PKK’nın Suriye, Irak ve İran topraklarındaki varlığına kalıcı çözüm getirilmedikçe PKK’nın bitirildiğinden bahset mümkün değildir. Ülke içinde ve dışındaki güvenlik ortamlarında güvenlikçi yaklaşımlar asla bırakmamak gerekir.

 

YURTDIŞINDAKİ PKK VE FETÖ’NÜN TEHDİT POTANSİYELİ

DEAŞ’ın üstlendiği ama Mihraç Ural üzerinden Rejim bağlantısı da açık olan Reyhanlı saldırısında FETÖ izi aranıyor. Uludere’den de çıkacak muhtemelen aynı el. Nasıl bir çapraz terör ilişkiler ağı sarmış idi Türkiye’yi? O ağ ne kadar temizlenebildi?

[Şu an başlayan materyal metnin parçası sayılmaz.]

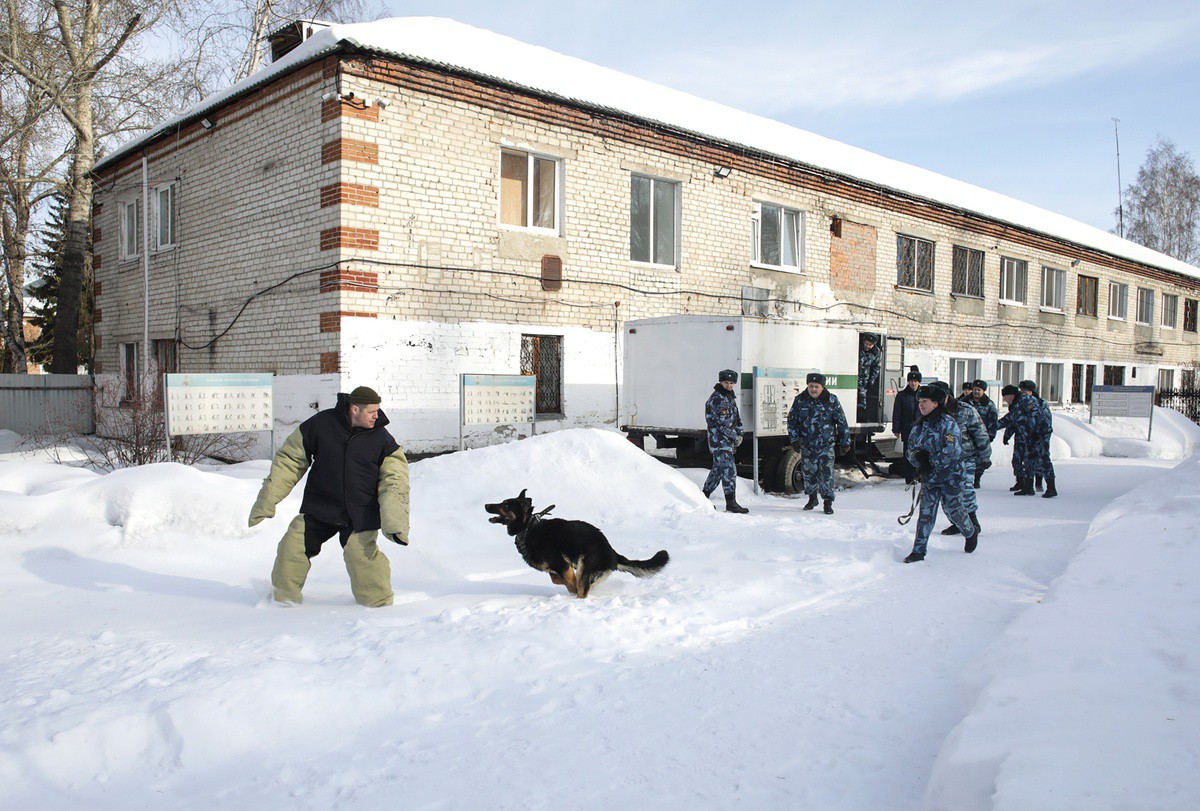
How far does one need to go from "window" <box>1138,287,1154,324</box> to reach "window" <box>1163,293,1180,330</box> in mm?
1375

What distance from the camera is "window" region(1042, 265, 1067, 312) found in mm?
27609

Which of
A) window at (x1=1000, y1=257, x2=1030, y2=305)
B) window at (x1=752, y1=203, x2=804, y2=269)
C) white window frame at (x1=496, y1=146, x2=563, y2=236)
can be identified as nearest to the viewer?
white window frame at (x1=496, y1=146, x2=563, y2=236)

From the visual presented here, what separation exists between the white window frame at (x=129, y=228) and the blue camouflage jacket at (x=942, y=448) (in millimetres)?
17042

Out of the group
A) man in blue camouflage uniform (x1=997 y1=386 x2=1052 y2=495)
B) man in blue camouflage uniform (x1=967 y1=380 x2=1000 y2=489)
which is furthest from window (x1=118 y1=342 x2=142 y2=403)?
man in blue camouflage uniform (x1=997 y1=386 x2=1052 y2=495)

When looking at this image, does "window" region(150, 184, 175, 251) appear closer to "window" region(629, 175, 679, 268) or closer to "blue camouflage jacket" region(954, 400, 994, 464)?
"window" region(629, 175, 679, 268)

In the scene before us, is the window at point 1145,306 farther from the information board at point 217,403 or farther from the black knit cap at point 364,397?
the black knit cap at point 364,397

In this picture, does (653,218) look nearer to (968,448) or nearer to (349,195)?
(349,195)

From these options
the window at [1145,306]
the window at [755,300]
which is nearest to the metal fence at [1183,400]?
the window at [1145,306]

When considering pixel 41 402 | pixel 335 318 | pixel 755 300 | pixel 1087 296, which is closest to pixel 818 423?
pixel 335 318

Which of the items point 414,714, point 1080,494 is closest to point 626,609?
point 414,714

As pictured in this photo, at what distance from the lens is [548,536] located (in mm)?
5930

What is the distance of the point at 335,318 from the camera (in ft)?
40.3

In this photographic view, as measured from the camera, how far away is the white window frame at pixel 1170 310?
113 ft

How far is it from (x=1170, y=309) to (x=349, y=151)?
3538cm
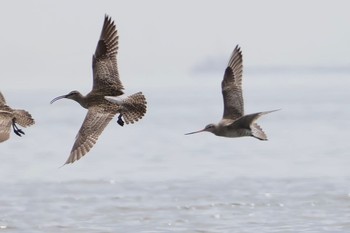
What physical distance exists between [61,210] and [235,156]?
16.6m

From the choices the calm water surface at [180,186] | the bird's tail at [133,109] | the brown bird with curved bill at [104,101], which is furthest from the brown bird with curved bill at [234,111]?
the calm water surface at [180,186]

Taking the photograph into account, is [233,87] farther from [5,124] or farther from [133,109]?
[5,124]

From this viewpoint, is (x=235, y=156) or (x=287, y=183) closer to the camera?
(x=287, y=183)

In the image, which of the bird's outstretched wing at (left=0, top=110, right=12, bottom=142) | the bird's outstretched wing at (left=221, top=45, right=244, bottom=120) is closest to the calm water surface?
the bird's outstretched wing at (left=221, top=45, right=244, bottom=120)

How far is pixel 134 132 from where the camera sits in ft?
236

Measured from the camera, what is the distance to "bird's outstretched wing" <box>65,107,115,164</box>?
1437 cm

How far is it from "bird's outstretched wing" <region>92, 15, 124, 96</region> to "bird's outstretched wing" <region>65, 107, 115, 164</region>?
1.45 feet

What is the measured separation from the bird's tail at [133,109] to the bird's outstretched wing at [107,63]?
356 millimetres

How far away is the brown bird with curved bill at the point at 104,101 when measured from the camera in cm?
1439

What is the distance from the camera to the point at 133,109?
14.4 meters

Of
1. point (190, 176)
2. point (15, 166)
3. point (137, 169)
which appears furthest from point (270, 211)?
point (15, 166)

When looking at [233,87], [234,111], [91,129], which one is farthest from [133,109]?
[233,87]

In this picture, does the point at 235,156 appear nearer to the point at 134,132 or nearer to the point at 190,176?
the point at 190,176

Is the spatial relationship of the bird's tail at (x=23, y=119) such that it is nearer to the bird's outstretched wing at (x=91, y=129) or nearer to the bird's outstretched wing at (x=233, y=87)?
the bird's outstretched wing at (x=91, y=129)
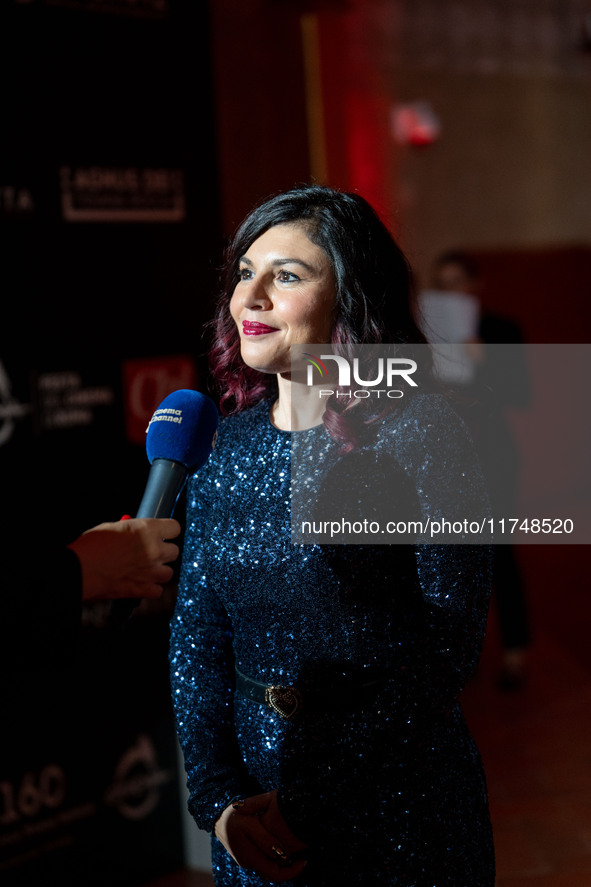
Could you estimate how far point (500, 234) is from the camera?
284 inches

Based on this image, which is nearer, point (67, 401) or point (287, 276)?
point (287, 276)

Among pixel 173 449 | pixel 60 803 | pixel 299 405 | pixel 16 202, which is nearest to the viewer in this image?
pixel 173 449

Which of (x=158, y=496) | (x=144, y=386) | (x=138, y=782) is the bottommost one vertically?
(x=138, y=782)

Şu bir gerçek ki terör örgütlerinin ideolojileri, hedefleri ve teşkilat yapıları birbirinden ne kadar farklı olursa olsun yarattıkları kaos ile birbirilerini sürekli olarak beslemekteler. Devlet kurumları ile yerel yönetimler örgütlerin sürekli olarak sızıp ele geçirmek için denekleri iki temel hedef oldu Türkiye’de. Geçtiğimiz son iki yılda olağanüstü hal uygulamalarıyla bu kurumlar FETÖ ve PKK’lı teröristlerden büyük oranda temizlendi, kurumlar kendi görev alanlarına, belediyeler de fenni işlere odaklanabildi. Ancak, bu kurumların tam olarak ne kadar temizlendiğini söylemek pek mümkün değil. Tıpkı PKK’nın sınır ötesindeki faaliyetleri gibi FETÖ’nün yurtdışında birikmiş bir tehdit potansiyeli var. İstihbarat operasyonları önemli ve sürdürülmelidir, ancak özellikle yurtdışında FETÖ ve PKK’ya karşı kamu diplomasisini kuvvetlendirmek gerekir. Her Türk vatandaşı da okullardan başlayarak terör ve darbeye karşı bilinçlendirilmelidir. Demokratik değerlerin ve kamu görevlerinin terör örgütlerinin istismarından kurtarmak için katılıma dayalı demokrasi ve liyakate dayalı görevlendirme üzerinde bilimsel çalışmalar yapılmalıdır.